Tuesday, February 25, 2014

Other people do not see us as the most noble people on Earth

From an article raising the question whether the U.S. should more actively and openly engage in cyber-attacks:
“The United States has been caught using Stuxnet to conduct a covert cybercampaign against Iran as well as trawling the Internet with the massive Prism collection operation,” Mr. [Jason] Healey [director of the Cyber Statecraft Initiative at the Atlantic Council] wrote recently, referring to the N.S.A.’s data-mining program. “The world is increasingly seeing U.S. cyberpower as a force for evil in the world.

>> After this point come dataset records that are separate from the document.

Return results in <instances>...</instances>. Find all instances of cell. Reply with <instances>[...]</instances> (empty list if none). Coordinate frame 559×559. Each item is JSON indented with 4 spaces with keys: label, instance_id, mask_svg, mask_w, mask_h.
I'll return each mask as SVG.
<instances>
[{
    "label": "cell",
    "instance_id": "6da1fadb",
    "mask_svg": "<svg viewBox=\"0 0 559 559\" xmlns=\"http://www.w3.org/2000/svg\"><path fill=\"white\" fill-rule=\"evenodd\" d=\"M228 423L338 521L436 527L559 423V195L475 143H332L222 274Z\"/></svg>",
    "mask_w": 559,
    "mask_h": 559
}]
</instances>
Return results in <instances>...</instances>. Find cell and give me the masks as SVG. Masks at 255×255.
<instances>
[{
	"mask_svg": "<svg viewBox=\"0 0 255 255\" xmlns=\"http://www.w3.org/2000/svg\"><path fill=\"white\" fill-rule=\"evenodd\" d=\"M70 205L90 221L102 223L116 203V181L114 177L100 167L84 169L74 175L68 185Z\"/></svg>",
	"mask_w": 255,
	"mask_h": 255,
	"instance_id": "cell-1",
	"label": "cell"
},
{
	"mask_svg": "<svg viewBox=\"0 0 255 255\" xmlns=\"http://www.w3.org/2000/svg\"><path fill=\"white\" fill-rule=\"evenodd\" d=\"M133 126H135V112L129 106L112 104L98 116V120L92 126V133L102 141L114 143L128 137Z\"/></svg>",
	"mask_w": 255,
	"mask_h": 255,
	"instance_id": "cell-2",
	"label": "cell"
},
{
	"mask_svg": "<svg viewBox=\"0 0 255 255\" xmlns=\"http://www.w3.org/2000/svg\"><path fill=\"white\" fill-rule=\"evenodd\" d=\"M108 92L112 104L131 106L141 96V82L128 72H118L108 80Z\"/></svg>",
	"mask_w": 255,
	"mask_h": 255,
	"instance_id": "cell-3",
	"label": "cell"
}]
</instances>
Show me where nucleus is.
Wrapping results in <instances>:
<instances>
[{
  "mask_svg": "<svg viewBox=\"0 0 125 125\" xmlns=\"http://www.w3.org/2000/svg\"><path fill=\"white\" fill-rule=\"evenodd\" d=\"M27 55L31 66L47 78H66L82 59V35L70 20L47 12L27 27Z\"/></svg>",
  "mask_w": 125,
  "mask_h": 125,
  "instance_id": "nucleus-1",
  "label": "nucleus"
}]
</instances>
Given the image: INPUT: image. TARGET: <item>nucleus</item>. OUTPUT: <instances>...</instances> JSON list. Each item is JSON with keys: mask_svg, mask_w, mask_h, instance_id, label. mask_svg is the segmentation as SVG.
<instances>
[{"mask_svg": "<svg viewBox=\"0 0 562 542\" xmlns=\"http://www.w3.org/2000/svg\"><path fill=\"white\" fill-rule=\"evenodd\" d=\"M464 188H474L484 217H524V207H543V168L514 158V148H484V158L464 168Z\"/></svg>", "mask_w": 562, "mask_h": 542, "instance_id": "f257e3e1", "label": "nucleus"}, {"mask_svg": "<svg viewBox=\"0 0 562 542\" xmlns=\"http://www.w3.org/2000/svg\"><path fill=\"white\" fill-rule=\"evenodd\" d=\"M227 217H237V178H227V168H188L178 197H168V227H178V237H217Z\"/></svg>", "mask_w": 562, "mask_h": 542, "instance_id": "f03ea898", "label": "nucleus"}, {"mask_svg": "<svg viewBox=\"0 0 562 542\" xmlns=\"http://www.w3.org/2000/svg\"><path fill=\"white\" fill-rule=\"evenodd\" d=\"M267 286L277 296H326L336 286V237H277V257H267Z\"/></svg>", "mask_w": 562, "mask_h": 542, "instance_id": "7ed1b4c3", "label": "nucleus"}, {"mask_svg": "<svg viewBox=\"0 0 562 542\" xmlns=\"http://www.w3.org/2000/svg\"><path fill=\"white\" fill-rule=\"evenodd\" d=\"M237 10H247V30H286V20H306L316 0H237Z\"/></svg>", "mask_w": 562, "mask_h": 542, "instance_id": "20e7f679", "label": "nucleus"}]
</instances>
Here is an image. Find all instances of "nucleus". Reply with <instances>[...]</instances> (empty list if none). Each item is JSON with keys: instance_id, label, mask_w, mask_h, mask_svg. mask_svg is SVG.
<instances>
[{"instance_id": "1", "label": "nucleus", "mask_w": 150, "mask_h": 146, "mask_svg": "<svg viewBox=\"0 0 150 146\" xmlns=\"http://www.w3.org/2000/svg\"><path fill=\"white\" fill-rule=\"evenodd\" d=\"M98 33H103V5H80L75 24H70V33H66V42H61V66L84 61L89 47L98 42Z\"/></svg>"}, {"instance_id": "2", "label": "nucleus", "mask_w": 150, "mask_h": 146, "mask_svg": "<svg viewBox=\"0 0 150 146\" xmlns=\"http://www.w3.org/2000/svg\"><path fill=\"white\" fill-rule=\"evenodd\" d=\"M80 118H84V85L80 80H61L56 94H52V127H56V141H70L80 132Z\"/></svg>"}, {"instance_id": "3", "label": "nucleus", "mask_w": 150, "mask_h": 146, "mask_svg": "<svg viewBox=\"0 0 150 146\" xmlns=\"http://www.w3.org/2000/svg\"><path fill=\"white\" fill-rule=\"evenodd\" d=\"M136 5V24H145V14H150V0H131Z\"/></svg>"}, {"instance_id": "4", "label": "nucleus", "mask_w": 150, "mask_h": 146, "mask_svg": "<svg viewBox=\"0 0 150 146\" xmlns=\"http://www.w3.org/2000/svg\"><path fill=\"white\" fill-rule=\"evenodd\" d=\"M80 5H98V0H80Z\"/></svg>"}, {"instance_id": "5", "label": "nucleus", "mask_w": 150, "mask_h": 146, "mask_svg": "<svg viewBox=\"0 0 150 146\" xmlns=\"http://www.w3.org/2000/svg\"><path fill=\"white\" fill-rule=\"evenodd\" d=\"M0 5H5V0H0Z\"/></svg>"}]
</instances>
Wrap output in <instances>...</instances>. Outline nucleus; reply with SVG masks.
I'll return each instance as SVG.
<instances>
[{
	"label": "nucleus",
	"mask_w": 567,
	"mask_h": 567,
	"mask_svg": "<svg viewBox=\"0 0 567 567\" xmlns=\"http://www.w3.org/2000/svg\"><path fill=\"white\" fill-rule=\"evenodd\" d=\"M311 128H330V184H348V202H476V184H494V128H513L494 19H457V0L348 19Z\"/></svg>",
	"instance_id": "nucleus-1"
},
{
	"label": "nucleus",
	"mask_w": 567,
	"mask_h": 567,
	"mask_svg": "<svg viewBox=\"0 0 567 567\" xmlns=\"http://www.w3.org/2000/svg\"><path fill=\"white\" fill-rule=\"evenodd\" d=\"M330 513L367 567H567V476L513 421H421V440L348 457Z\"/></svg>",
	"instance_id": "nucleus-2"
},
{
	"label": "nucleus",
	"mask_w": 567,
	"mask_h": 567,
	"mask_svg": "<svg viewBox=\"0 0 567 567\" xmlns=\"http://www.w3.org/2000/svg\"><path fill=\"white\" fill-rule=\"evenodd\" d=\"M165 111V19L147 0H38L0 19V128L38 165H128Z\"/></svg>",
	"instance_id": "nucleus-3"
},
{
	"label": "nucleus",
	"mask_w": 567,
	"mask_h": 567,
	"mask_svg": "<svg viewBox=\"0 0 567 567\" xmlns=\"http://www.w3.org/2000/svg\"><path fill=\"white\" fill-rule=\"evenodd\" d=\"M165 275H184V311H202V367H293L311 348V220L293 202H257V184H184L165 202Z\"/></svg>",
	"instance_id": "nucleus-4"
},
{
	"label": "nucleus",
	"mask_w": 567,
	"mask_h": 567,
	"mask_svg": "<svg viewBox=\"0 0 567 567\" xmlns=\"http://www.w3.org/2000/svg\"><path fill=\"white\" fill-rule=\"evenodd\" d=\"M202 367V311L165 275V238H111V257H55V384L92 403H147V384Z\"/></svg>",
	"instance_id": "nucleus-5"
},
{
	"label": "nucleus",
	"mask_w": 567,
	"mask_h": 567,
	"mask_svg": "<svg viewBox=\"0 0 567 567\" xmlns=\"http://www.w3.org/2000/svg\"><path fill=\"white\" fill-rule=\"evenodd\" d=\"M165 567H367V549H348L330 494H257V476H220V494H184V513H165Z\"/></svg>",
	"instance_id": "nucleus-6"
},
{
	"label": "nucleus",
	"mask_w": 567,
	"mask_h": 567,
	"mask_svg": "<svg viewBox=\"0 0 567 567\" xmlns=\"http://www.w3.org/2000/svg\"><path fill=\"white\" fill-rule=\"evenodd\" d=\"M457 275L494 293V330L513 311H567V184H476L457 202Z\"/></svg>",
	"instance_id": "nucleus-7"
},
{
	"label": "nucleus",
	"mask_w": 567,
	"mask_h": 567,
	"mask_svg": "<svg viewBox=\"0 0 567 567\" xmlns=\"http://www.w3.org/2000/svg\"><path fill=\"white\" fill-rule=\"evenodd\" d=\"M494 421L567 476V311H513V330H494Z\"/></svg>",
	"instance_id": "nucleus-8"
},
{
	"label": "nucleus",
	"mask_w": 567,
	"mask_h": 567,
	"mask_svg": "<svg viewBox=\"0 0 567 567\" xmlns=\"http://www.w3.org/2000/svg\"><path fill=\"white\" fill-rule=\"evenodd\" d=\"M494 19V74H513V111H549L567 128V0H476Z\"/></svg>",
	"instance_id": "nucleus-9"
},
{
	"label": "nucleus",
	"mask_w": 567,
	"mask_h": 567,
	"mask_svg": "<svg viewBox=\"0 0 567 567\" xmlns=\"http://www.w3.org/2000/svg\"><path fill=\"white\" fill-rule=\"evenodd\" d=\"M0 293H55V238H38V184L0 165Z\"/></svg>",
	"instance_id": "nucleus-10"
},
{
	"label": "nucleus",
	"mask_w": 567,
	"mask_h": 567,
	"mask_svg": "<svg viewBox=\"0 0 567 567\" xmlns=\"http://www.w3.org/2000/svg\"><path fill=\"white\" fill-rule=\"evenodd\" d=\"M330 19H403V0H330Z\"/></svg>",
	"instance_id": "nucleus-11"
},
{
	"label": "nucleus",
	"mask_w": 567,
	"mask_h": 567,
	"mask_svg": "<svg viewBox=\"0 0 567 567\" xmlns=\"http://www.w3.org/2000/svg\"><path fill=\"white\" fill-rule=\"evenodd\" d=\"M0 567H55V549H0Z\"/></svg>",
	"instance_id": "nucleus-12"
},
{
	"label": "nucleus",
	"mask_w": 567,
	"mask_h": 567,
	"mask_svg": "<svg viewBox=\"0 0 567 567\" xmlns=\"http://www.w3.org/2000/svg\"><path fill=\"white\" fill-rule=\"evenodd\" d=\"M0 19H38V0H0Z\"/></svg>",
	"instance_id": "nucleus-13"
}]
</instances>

A cyberoperation against Syria might help to reverse this view.”
This logic seems incredibly misguided to me. Even from the viewpoint of a country where people do not like Assad and would like him removed from power, an American cyber-attack that grounds his airforce, shuts off power in his military bases, and otherwise cripples his defenses to allow the rebels to take over, would be terrifying. Sure, maybe that time the U.S. used its cyber-powers for good. But what about next time? If the U.S. is willing to do that, it might be willing to do that against anyone else in the world. Even if you agree with American goals this time, you might not next time.

An open cyber-attack by the U.S. is not going to reassure anyone. The entire idea that non-Americans would take comfort in American power is utter nonsense, just as there is no way that the American people would feel comfortable if the Chinese revealed that they had some secret weapon that could be used to take out any government it wants. And that would be true even if the Chinese demonstrated that technology by taking out someone we did not like.

 Underlying all of this is the semi-delusional American assumption that: (a) the U.S. is basically a force for good in the world, and (b) everyone else will recognize our essential goodness and give us all the benefit of the doubt. I don't know why so many Americans make these assumptions about themselves. But they are not true. And their persistence in the American consciousness means that we are much more likely to buy into bone-headed military adventurism.Would Bush have been as able to sell the Iraq war to the American public if people didn't think that U.S. soldiers would be cheered as liberators?